Architecture

Understanding Observer’s architecture and components

Observer Architecture

Observer uses an event-driven architecture for test observability. Test events are ingested over gRPC, transported through NATS JetStream, persisted by the processor, and then served by the API and Web UI.

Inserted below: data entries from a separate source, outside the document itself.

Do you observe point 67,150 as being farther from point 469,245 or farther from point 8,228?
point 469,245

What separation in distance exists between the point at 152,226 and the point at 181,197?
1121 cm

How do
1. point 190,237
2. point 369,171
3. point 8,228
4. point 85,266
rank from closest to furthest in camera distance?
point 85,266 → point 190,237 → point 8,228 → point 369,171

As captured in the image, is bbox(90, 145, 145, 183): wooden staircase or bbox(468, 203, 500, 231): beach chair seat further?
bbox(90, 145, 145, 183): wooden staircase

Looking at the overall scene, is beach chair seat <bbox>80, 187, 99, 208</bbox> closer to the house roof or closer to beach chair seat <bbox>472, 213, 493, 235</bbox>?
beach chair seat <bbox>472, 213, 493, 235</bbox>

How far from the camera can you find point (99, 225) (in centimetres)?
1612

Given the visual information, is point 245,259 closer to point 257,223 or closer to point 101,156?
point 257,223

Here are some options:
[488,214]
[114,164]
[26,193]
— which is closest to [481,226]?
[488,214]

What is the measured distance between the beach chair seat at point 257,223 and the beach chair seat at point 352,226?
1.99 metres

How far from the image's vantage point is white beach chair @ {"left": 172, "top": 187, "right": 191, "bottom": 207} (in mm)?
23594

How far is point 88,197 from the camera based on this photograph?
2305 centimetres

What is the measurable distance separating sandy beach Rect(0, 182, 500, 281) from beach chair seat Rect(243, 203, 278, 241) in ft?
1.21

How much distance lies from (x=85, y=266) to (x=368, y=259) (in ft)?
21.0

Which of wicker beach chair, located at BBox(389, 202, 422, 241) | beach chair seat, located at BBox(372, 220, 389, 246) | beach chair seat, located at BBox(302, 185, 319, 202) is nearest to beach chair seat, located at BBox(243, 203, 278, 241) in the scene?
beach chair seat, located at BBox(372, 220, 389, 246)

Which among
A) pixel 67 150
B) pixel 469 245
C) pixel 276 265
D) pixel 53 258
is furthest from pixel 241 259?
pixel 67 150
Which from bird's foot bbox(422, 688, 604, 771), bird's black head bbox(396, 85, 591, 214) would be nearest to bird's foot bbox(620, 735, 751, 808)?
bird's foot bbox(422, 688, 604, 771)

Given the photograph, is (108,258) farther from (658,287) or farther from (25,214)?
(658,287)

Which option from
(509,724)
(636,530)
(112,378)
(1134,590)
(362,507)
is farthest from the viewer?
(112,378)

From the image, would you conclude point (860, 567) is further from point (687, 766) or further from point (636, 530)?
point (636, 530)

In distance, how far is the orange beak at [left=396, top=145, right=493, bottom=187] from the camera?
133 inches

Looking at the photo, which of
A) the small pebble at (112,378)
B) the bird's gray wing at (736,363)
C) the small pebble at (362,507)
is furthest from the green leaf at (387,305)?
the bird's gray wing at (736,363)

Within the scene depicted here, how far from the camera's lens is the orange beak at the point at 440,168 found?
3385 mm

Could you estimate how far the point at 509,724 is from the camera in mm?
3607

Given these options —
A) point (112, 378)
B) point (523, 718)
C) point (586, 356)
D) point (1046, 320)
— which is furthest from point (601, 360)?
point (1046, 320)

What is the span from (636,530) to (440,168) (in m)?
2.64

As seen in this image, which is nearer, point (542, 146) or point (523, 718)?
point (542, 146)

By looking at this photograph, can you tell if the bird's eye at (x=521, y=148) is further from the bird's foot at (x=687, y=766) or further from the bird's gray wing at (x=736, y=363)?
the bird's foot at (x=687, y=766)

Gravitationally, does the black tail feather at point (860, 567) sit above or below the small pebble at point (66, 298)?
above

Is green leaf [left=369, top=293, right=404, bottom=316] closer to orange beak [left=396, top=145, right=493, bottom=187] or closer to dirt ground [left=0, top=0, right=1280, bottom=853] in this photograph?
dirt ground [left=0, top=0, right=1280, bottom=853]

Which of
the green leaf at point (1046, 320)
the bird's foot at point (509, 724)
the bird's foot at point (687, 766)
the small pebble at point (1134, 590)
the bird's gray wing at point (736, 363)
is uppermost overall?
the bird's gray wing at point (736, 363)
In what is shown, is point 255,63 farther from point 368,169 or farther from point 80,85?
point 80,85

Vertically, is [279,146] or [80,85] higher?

Observer supports two deployment modes:

  • All-in-One (AIO) for local development and lightweight workflows
  • Distributed for CI and production environments

System Overview

graph TB
    subgraph "Test Execution"
        A[Playwright Tests]
      B[Playwright Reporter]
    end

    subgraph "Ingestion Layer"
        C[Ingestion Service<br/>gRPC Port 50051]
    end

    subgraph "Message Streaming"
        D[NATS JetStream<br/>Event Bus]
    end

    subgraph "Processing Layer"
        E[Processor Service<br/>Event Consumer]
    end

    subgraph "Storage Layer"
      F[(PostgreSQL<br/>Canonical Run Data)]
      J[(MongoDB<br/>live_step_buffers)]
    end

    subgraph "API Layer"
      G[API Service<br/>REST + WebSocket]
    end

    subgraph "Presentation Layer"
        H[Web UI<br/>React Dashboard]
        I[WebSocket<br/>Real-Time Updates]
    end

    A --> B
    B -->|Test Events<br/>gRPC| C
    C -->|Publish| D
    D -->|Subscribe| E
    E -->|Persist Durable Data| F
    E -->|Buffer Live Steps| J
    F --> G
    D -.->|Stream| G
    G -->|HTTP REST| H
    I --> H

    style C fill:#326ce5,stroke:#fff,stroke-width:2px,color:#fff
    style D fill:#326ce5,stroke:#fff,stroke-width:2px,color:#fff
    style E fill:#326ce5,stroke:#fff,stroke-width:2px,color:#fff
    style G fill:#326ce5,stroke:#fff,stroke-width:2px,color:#fff

Core Components

1. Playwright Reporter (@stanterprise/playwright-reporter)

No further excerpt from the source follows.